Reading passage
::::::::
Then you're asking for a way to create a record with is key based syntax and not positional based syntax, it does not have to be a builder, just another way to call the canonical constructor,
we (the amber EG) are on it, that why when you define the canonical constructor of a record you can not use the parameter names you want.
::::::::
Retype the passage on records and canonical constructors, starting with "Then you're asking" and going on through "names you want.".

Information provided
::::::::
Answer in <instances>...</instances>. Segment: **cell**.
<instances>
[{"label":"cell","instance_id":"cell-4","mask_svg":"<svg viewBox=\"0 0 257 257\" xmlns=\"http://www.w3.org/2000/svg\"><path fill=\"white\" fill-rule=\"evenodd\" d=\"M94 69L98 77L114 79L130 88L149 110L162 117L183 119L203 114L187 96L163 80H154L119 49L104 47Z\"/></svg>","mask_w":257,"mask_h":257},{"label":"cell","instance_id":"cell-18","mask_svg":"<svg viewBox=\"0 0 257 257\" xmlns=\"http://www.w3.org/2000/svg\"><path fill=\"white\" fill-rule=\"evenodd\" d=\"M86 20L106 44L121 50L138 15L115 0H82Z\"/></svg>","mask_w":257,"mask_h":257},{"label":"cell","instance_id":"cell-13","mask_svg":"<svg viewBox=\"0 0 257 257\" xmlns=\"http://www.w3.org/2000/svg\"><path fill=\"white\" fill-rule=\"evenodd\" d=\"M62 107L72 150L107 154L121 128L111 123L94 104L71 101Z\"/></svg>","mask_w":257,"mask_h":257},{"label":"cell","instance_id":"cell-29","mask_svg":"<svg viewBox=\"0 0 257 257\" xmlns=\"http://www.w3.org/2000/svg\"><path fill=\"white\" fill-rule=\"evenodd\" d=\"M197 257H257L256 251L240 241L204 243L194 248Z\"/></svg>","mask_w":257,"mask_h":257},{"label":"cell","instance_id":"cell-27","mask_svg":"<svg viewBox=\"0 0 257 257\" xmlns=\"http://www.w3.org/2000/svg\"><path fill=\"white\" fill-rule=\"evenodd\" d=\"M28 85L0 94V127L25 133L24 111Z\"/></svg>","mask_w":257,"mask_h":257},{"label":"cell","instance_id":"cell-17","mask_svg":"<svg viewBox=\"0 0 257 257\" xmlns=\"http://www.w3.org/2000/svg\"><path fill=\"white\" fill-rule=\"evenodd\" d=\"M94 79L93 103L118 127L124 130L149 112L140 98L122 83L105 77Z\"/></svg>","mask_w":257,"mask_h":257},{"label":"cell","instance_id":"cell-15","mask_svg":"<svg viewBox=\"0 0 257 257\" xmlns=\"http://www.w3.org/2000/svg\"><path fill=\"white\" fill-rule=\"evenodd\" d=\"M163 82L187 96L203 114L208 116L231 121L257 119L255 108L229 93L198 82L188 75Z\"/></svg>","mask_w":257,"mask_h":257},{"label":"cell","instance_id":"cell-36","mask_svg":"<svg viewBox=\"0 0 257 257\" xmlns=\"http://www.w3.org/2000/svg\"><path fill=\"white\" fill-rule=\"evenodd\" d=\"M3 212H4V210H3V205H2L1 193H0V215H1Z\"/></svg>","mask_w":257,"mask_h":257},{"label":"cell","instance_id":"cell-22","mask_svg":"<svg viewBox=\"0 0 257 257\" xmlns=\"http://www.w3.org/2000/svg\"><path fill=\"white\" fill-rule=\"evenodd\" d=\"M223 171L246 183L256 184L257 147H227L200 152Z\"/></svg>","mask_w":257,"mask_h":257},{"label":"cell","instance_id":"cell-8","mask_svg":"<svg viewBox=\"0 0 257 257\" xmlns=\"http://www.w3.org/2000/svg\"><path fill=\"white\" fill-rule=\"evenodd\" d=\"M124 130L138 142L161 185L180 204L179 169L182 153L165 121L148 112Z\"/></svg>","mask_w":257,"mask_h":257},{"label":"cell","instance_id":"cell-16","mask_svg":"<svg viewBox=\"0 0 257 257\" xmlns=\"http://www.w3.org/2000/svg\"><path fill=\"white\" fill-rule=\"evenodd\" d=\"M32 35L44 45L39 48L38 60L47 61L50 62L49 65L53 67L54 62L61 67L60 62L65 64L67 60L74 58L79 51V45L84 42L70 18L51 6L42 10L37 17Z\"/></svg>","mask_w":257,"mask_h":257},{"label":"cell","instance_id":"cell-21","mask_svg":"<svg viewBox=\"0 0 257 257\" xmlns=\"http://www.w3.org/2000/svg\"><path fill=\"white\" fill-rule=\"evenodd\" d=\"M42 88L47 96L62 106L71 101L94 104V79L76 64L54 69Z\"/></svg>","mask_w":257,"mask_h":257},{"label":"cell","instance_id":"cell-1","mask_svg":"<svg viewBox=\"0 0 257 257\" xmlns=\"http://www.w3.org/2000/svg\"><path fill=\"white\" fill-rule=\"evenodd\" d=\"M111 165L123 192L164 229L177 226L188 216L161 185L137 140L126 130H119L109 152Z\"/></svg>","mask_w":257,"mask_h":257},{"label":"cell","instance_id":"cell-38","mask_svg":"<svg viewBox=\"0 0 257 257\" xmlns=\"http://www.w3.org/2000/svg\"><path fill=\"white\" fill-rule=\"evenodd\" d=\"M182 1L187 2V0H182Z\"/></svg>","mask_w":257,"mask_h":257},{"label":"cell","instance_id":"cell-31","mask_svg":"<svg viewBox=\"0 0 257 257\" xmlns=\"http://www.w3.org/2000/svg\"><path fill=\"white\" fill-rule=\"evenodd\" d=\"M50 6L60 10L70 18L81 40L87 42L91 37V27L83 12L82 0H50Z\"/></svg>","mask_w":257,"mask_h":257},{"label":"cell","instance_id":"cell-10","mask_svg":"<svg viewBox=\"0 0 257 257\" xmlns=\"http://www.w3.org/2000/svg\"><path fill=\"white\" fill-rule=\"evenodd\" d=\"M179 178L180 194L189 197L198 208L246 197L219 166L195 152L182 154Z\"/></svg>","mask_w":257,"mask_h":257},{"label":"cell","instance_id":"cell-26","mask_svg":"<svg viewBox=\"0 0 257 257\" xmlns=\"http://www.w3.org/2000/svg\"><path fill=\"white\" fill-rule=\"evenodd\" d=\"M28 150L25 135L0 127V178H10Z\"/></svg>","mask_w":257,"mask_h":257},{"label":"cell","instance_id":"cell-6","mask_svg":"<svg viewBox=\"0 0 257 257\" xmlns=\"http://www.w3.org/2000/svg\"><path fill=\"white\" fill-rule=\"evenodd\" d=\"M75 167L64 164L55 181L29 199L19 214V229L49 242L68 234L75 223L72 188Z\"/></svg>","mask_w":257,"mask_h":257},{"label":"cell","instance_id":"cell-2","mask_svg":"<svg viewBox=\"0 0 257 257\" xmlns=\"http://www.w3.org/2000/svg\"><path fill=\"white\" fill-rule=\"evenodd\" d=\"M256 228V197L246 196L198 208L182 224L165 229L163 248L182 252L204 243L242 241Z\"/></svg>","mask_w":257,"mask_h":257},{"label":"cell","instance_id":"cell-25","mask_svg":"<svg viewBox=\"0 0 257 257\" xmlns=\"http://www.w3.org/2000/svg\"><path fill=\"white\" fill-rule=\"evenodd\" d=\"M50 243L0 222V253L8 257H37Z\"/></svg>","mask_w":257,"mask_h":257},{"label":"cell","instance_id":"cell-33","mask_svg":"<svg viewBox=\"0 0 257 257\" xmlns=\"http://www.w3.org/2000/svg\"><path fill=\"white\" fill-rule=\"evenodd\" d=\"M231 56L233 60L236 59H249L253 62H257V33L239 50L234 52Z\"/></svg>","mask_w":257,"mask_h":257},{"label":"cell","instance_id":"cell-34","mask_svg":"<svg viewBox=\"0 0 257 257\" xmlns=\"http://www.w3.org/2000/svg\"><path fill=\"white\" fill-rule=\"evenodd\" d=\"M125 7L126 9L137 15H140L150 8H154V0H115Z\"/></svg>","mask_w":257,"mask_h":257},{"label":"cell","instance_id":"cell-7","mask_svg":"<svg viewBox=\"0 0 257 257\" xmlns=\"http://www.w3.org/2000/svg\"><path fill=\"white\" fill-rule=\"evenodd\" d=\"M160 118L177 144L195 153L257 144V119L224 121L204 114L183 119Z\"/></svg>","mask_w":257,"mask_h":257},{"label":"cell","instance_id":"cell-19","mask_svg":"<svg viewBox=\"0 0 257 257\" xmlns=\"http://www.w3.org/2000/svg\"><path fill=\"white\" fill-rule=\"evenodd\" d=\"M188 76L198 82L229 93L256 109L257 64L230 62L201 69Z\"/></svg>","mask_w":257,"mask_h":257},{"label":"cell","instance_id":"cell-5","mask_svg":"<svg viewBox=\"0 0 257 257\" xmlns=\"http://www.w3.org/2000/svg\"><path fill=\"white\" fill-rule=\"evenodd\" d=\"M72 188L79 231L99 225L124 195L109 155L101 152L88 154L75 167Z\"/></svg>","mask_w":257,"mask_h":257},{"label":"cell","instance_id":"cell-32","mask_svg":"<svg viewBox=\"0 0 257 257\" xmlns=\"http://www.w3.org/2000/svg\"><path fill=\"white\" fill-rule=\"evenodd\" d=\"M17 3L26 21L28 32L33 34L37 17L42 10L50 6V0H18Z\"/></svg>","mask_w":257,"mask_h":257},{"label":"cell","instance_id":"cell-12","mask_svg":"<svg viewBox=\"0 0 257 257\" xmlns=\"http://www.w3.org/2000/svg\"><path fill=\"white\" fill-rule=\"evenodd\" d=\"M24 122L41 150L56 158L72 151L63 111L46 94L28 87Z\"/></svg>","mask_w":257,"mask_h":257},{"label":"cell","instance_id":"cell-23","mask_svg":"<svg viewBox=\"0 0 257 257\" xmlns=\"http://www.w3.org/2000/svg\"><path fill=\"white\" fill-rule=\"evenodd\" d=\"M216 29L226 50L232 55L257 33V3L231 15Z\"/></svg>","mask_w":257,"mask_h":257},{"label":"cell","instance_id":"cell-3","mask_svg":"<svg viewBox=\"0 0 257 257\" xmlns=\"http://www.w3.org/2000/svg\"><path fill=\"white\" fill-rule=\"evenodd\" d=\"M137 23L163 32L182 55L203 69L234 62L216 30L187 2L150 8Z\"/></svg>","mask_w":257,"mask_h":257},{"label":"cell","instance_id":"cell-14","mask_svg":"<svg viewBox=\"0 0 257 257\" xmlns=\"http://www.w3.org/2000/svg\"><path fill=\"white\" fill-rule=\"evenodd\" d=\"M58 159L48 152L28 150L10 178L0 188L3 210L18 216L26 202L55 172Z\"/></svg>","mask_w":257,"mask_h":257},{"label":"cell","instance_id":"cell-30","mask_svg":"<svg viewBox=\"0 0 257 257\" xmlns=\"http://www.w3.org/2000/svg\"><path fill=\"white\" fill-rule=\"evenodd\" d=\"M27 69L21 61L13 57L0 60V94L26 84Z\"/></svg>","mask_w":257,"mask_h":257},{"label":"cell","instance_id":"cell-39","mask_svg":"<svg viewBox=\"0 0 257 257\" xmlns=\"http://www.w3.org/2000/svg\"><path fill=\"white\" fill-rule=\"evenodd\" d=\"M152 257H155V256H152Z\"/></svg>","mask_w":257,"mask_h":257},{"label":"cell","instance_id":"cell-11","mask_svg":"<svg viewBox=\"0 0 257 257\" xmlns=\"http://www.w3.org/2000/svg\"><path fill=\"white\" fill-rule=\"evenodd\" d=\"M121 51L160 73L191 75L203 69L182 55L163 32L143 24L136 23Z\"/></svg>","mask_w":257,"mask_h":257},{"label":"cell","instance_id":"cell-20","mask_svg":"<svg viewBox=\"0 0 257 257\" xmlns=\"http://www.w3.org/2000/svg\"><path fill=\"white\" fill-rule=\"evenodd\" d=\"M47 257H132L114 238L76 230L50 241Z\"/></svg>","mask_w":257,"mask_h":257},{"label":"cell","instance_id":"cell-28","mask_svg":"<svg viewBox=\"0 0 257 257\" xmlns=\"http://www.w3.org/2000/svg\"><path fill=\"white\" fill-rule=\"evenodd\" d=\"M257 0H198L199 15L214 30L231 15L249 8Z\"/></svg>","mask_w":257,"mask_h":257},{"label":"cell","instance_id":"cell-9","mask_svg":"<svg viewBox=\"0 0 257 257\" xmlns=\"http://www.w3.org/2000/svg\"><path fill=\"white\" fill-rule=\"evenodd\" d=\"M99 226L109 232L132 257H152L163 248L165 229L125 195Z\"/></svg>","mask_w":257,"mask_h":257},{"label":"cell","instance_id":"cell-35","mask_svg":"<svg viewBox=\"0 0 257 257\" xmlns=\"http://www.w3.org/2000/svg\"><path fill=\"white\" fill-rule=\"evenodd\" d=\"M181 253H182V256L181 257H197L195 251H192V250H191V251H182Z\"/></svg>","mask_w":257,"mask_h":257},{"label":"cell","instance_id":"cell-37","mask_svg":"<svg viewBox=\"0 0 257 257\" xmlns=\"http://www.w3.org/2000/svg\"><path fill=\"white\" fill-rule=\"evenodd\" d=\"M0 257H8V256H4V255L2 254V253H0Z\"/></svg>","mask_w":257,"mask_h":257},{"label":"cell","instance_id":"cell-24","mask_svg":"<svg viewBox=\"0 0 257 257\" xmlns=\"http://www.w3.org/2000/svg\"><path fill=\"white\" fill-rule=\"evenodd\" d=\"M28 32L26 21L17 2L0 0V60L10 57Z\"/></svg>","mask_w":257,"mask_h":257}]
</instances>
::::::::
Output for this task
Then you're asking for a way to create a record with is key based syntax and not positional based syntax, it does not have to be a builder, just another way to call the canonical constructor,
we (the amber EG) are on it, that why when you define the canonical constructor of a record you can not use the parameter names you want.